We had packed the sea anchor, trip line, and rode into a large canvas bag and lashed it to the bow rail with the bitter end hanging out a hole cut in the bottom. All we had to do was unlash the bag, shackle the bitter end to the anchor chain (the [steel] anchor had been disconnected and stored below for the open ocean), attach the buoys to the trip line, and let her go. Everything went smoothly, and soon we were securely moored to the Para-Tech. We hoisted a reefed mizzen, secured everything on deck, and went below. As night fell we began to feel the full fury of the storm. The rising wind was blowing a steady 40 knots, gusting to more than 50, while the seas built.
I was really pleased with the performance of the sea anchor and the way Celtic rode. During the five days of gale winds at 40 to 50 knots and seas of 18 to 25 feet, I never felt we were in any immediate danger. As the storm worsened and seas began to break over Celtic, I began to wish I had some way to attach all that chain and rode to the bobstay eye on Celtic's stem so her bow would ride higher, but there was no changing anything once it was set. As each monster wave approached, Celtic would back up, much like a retreating Muhammed Ali against a charging Joe Frazier, and let the impact roll under her. Huge waves would break on us, darkening the cabin as green water rolled over the ports.
We were alone. We thought about all the stories we'd heard about vessels slowly breaking up under similar onslaughts: seams opening, through-hulls loosening, cockpit drains plugging. We had made all the preparations we could; all we could do was remain alert and deal with whatever happened.
We set up a radio schedule with the Kodiak Coast Guard Communication Base, better known as CommSta Kodiak, and every four hours we gave them our position, weather conditions, and vessel status. It was a comfort to speak with someone, and the sound of the radio operator's voice and the obvious concern of everyone at the station about our safety was really comforting.... By the time the storm abated, we'd had our fill of granola bars, crackers, and pop. We'd also had our fill of gales. For the last week it had been hard sleep, except for Zach, who was unflappable and able to sleep while weightless and bouncing off the ceiling. We were exhausted.

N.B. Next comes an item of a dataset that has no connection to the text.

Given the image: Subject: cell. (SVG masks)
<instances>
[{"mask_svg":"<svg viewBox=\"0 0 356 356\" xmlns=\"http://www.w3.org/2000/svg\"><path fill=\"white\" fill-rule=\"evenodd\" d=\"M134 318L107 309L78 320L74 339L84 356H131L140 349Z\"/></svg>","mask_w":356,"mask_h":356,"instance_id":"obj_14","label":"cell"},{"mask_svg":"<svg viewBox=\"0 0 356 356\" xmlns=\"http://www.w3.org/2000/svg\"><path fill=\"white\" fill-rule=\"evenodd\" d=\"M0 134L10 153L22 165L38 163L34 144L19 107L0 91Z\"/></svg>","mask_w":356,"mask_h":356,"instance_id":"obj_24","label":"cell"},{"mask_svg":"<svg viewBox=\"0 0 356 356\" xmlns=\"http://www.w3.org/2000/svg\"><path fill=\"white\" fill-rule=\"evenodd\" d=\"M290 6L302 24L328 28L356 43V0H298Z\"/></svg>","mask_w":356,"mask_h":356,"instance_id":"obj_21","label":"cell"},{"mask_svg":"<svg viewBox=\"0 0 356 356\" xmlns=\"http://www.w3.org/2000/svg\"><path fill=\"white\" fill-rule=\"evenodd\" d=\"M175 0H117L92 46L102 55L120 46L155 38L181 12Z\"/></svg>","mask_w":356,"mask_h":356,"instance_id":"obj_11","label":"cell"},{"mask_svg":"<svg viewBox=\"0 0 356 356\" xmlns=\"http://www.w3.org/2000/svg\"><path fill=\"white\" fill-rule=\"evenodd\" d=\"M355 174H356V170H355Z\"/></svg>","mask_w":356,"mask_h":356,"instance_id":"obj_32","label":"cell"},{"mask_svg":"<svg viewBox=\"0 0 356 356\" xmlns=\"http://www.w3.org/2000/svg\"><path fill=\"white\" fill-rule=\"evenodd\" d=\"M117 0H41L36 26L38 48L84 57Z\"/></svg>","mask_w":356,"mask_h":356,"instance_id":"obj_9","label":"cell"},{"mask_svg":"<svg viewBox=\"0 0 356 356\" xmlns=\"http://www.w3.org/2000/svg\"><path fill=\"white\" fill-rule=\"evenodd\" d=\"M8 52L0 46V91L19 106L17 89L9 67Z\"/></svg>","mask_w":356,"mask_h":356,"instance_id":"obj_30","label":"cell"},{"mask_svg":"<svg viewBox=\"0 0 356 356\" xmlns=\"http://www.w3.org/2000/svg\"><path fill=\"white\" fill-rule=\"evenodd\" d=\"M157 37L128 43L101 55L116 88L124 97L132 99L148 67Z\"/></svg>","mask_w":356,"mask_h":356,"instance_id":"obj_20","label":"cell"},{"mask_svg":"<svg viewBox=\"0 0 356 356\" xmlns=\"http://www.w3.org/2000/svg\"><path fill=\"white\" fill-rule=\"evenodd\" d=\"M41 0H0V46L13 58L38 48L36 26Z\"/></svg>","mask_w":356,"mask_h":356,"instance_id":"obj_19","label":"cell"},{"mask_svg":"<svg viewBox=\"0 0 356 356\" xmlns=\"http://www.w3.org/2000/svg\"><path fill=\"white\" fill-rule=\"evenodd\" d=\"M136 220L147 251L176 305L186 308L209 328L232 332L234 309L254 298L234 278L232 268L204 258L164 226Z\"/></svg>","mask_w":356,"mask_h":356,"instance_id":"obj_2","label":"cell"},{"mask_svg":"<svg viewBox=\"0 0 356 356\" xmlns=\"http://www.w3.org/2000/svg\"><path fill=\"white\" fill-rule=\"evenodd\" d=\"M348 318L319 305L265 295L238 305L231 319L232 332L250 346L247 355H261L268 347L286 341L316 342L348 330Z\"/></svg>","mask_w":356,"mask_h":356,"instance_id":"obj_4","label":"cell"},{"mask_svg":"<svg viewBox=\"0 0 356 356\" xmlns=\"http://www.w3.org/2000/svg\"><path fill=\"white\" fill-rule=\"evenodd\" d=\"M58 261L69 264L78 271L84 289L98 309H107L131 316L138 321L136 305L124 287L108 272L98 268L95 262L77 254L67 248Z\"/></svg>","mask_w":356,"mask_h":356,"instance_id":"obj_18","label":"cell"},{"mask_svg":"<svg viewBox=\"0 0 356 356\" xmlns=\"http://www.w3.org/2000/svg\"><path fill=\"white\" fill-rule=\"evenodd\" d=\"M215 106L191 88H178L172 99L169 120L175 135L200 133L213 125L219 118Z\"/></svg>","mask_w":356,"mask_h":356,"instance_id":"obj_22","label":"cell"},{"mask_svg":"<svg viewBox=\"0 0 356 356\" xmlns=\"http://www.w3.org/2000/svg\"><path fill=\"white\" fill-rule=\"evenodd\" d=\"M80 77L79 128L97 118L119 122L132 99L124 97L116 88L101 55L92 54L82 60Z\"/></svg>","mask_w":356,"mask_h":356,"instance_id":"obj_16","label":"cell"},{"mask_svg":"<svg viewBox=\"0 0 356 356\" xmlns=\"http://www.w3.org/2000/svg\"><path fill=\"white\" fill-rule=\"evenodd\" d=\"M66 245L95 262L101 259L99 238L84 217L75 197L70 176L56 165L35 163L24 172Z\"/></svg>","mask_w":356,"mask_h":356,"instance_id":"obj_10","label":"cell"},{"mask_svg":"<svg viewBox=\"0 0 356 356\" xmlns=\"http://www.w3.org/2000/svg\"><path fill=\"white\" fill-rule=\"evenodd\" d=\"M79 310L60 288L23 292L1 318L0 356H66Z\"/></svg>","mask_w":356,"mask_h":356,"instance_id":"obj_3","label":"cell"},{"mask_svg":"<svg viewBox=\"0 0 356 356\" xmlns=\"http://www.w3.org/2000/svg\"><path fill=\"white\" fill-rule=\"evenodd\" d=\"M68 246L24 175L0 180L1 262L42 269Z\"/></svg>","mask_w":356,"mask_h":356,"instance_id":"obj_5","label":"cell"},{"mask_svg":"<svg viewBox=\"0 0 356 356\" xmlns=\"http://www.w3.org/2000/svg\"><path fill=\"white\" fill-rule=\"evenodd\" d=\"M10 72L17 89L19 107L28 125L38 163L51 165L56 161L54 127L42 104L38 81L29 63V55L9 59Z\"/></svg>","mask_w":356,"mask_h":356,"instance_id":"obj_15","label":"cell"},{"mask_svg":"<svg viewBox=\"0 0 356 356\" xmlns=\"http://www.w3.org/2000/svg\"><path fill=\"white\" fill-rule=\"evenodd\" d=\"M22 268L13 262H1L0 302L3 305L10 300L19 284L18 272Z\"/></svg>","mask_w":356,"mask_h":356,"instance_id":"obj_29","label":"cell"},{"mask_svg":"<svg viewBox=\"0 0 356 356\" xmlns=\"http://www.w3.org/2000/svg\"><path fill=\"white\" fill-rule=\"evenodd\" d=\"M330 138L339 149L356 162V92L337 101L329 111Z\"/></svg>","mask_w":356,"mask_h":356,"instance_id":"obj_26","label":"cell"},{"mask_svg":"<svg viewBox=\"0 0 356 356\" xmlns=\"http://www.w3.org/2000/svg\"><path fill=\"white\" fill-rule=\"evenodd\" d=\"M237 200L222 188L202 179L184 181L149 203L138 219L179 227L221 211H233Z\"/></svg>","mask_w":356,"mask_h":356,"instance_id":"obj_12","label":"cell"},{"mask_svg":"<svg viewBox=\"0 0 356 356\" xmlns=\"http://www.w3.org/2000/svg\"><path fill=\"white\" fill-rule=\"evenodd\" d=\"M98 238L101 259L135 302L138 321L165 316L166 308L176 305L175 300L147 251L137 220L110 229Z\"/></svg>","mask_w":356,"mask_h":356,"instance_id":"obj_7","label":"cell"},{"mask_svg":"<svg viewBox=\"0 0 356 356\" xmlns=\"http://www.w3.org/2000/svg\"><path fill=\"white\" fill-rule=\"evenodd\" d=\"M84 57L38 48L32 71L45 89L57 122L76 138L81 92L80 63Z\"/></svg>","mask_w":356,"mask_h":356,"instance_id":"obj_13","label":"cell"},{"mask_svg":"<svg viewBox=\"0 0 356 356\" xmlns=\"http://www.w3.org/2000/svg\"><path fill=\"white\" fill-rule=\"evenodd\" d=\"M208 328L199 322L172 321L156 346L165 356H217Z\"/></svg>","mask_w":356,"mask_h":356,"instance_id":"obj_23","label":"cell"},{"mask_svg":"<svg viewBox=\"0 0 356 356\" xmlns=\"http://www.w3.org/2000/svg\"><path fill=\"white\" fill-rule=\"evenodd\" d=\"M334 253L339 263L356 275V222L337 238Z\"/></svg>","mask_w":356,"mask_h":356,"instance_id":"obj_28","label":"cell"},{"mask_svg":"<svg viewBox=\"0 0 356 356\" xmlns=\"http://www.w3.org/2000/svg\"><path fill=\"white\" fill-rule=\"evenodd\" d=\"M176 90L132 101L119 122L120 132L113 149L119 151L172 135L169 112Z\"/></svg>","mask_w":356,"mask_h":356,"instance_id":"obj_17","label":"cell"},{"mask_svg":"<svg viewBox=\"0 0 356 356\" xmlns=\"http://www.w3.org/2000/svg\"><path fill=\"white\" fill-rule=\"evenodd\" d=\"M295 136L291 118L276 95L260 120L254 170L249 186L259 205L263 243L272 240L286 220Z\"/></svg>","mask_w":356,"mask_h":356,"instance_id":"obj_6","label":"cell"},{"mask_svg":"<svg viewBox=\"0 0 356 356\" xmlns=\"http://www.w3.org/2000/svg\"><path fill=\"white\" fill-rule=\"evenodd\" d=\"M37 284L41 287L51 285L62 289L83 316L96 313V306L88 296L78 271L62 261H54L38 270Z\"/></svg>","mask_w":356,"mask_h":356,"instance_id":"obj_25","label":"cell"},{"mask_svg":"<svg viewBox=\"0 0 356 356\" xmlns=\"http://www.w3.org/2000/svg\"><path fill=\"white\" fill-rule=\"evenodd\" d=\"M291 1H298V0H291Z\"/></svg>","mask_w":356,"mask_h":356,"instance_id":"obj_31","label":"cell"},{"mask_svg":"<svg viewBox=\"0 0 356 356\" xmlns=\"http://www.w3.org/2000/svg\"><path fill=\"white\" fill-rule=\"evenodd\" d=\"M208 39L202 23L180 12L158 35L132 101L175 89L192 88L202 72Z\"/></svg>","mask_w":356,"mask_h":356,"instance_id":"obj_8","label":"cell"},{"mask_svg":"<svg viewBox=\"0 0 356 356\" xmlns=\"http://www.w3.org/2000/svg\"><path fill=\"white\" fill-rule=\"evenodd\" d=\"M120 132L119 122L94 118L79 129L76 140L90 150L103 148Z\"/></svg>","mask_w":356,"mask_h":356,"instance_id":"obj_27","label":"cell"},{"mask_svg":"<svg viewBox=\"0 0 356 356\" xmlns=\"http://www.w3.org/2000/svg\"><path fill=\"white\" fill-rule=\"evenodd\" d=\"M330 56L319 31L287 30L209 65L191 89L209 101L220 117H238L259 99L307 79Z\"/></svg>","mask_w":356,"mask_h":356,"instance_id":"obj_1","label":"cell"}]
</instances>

Unfortunately, the weatherfax showed another developing low headed in our direction, and we decided to make a run for it. The wind had switched around to the west but had dropped to near calm. I proposed that we fire up the engine and run south for 48 hours. That would get us about 300 miles farther and hopefully get us out of what we had come to refer to as "gale alley." Pamela and Zach both agreed, and in short order we were underway.
Forty-eight hours later, on July 8, 13 days after leaving Unalaska, we shut down the engine for the last time. We estimated that we had about 10 gallons of fuel left, and we had consumed much of our perishable food supplies. Counting four days in English Bay and the five days hove to during the gale, we had spent a total of nine days going nowhere. We still had a long way to sail, so after considering everything, we decided to head for Hawaii, where we could re-supply and recuperate before going on to the Marshall Islands. With the wind out of the west and Hawaii just 1,200 miles due south of us, we suddenly felt eager and optimistic....
Twenty-seven days after casting off from Dutch Harbor, Celtic entered Nawiliwili Bay on the southeast corner of the island of Kauai.